Um die Potenziale der Region vor allem auf den Gebieten Radtourismus und Wandern, Kultur sowie Natur und Gesundheit zu heben und die Region als Markendestination für Kurzreisen, Wochenend- und Tagestourismus zu etablieren, sollen eineinhalb Vollzeit-Stellen für die professionelle Umsetzung geschaffen werden, teilt die Lübbecker Stadtverwaltung mit. Ziel ist es, die touristische Wertschöpfung merklich zu erhöhen sowie Auslastung und Umsätze der touristischen Leistungsträger zu steigern. „Die Corona-Krise hat nicht zuletzt Hotels und Gastronomie sowie Kultur- und Freizeiteinrichtungen besonders hart getroffen“, konstatiert der frisch gewählte Vorsitzende Frank Haberbosch, „wenn es also einen richtigen Zeitpunkt gibt, auf diesem Gebiet ein starkes Zeichen zu setzen, dann ist er wohl genau jetzt.“

Förderung durch das Land

Die gemeinsame Initiative soll nicht nur die Ressourcen der beteiligten Kommunen bündeln, die jede für sich nur schwer in der Lage wären, ein schlagkräftiges Tourismusmarketing zu betreiben – etwa mit einem eigenen Stand auf Messen zu werben. Ziel ist auch, eine gemeinsam wahrgenommene „Unwucht“ im Mühlenkreis zu beseitigen: Während die Städte Bad Oeynhausen, Minden, Petershagen und Porta Westfalica in Kooperationen mit Destinationsmarken wie der Mittelweser oder dem Weserbergland angebunden sind, fehlt es im Westen des Kreises an einer übergreifenden Vermarktung im teilregionalen Raum.

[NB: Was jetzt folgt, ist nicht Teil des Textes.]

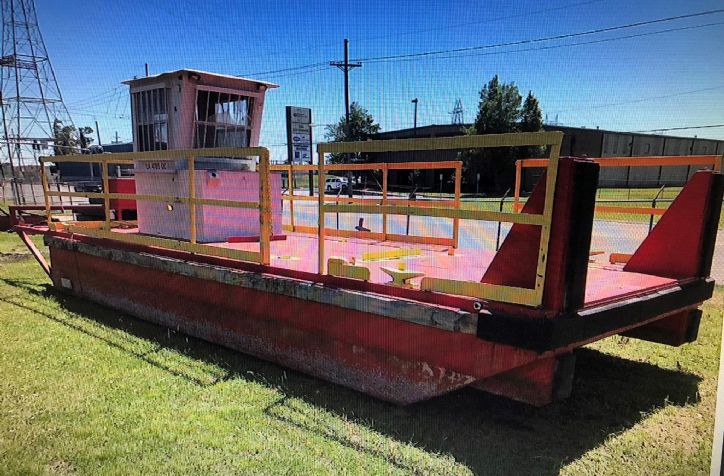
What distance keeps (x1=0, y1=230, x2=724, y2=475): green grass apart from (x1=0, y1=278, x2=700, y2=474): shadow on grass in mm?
13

Nicht zuletzt soll die Vereinsgründung auch im Sinne eines Standortmarketings nach innen strahlen und den Lebenswert der Region unterstreichen. „Die Botschaft an unsere Bürgerinnen und Bürger lautet: Wir leben an einem Ort, an dem andere Urlaub machen – und wir haben allen Anlass, stolz auf unseren Flecken Heimat zu sein“, so Kai Abruszat.

Der Gründung waren mehrere Monate Vorarbeit in den Rathäusern vorausgegangen, die dazu geführt haben, dass der neue Verein gleich „in die Vollen“ gehen kann. So liegt bereits eine Förderzusage im Rahmen des Programms „Vital.NRW“ bis zum 31. Dezember 2022 vor. Demnach fördert das Land den Verein im Rahmen eines „Vital.NRW“-Projekts in Höhe von rund 200.000 Euro. Bei geschätztem Gesamtaufwand von 308.000 Euro beträgt der von den Kommunen gemeinsam aufzubringende Eigenanteil etwa 108.000 Euro. Diese Mittel hatten die politischen Gremien der beteiligten Kommunen bereits im Vorfeld bewilligt.

Dauerhafter Effekt soll erzielt werden

Zum Ablauf des Förderzeitraums, so die Stadt Lübbecke, soll eine Bewertung vorgenommen werden, ob mit den gemeinsamen Bemühungen ein dauerhafter Effekt für die wirtschaftliche und strukturelle Entwicklung der Region erzielt werden kann. In Betracht gezogen wird, dass es dann auch komplett eigenfinanziert weiter geht.